Moving Proctor and Gamble shampoo from your manufacturing facility to a Wal-mart is one thing, software products have likely much more options.
We've seen the transition happen with the rise of the internet.
Software use to be sold like Campbell's soup at your local Best Buy -- there were boxes put on shelves (sometimes empty) but they had a box anyway. Sometimes there is a CD in there, if you could imagine and you paid some large up front some for a license.
Early days of software purchasing took the existing distribution model and copied it. It was successful and they piggy-backed on the trucks, trains, planes that carried all sorts of other things to distribute new products.
With the internet and faster computers and servers, it made it possible for software companies to be come software-as-a-service or SaaS for short. SaaS leverages remote computing/servers and allows for the code to be hosted on a remote server and delivered remotely too.
This new channel is now the internet and the storefront was Google. It probably still is Google for the most part.
Software vendor products can know put their products on "google shelves" or search result pages and sell it to their customers. Salesforce was one of the early adopters of this and they are still growing at leaps and bounds.
This is nothing new to be honest. We not take it for granted that we can software on-demand everywhere we go. This wasn't the case just a few years ago and a decade ago it seemed crazy but is not the norm with the lower costs of computing.
Knowing this is on thing, applying this to know what choices to make for your product is what we are trying to do here. Choose your distribution models wisely and which channels to exploit.
The most important thing and ties all this together for software product manager is this: strategy and execution are two sides of the same coin. In fact, the best products would seem as if it's all blended together where you cannot do one without the other.
The mindset to start thinking about is this: great products have superior distribution but what makes them have superior distribution in the first place? Great product makes the distribution seem easy, effortless and almost free. That's right, if distribution is almost free then this dramatically cuts down on customer acquisition costs and marketing. Let the product sell itself.
The other mindset to consider is retention. If you have 2 customer leaving for every 1 new customer walking in the door, your doors are going to close in no time. How to keep the existing customers happy so they won't churn and leave, how to ensure they make use of the product you've built and continue to strengthen the existing distribution channels and make them stronger as time goes on. What's what good product managers should think about as well.
One of the best frameworks we are have encountered is knowing, understanding and living the phenomenon of Network Effects.
Not all networks have network effects so keep that in mind.
Network effects examples include: AT&T (phone network), Facebook (Social network).

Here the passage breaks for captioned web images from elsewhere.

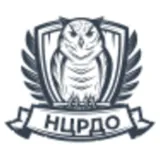 Логотип НЦРДО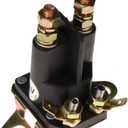 ZTUOAUMA Starter Solenoid Relay 27010-7007 Compatible with Kawasaki FR651V FR691V FS481V FS600V FX691V FS481V FS600V FS651V FS691V FX600V FX651V FS691V FX600V FX651V FX691V FX730V Lawn Engine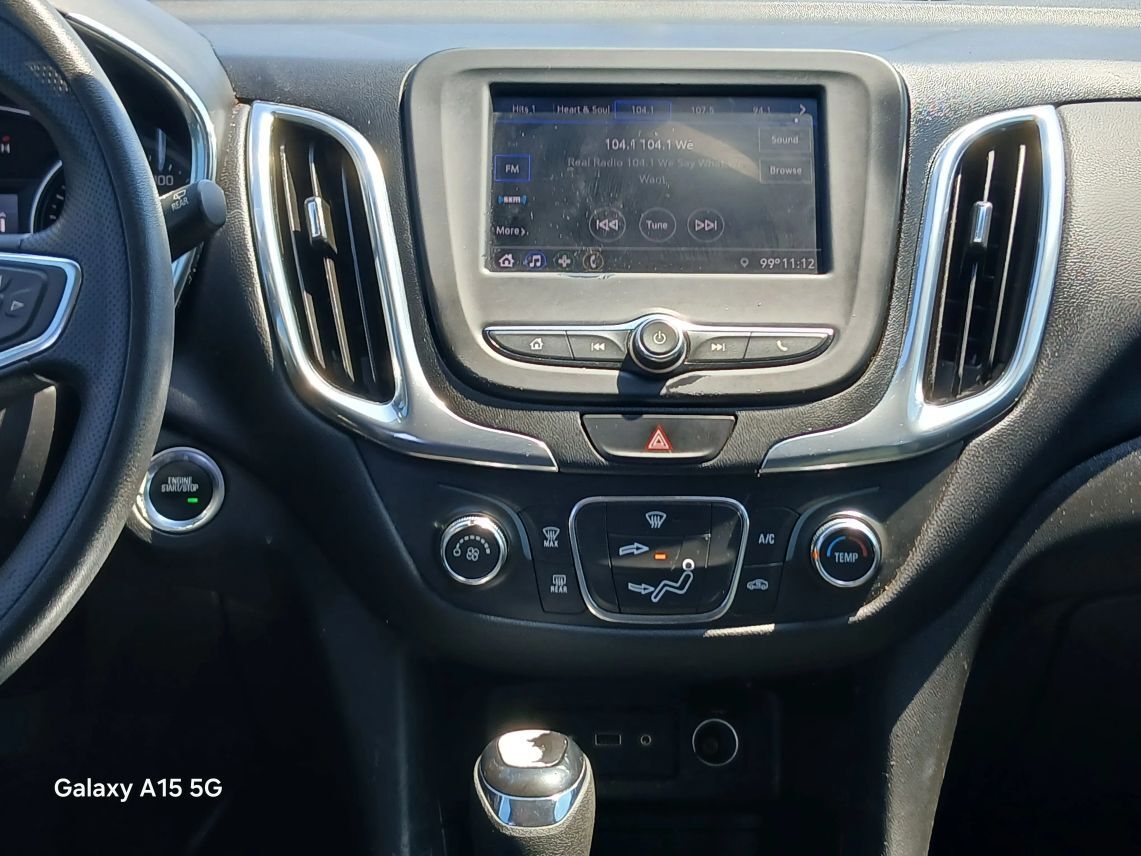 2021 Chevrolet Equinox LT Sport Utility 4D Maitland FL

The network effects work to get people on the platform/network and once the connection is made, helps to transact money, information, conversations on the network.
The network in these cases ARE the distribution or at least part of it for obtaining new users. It also allows already establish distribution channels to be reused the strengthened over time.
Lastly, networks allow your product (over time) to likely own a new distribution channel for you to sell ancillary products and services too. Think Facebook know having a Marketplace for users to buy and sell products.
There's a lot of cover on this topic and we'll be talking Product Managers and Network Effects more other articles in the future.
One of the best resources we'd found to learn more about Network Effects if from NFX and James Currier who is the managing partner at NFX. NFX is a venture-capital fund company the specializes in making investments into companies they say having network effects.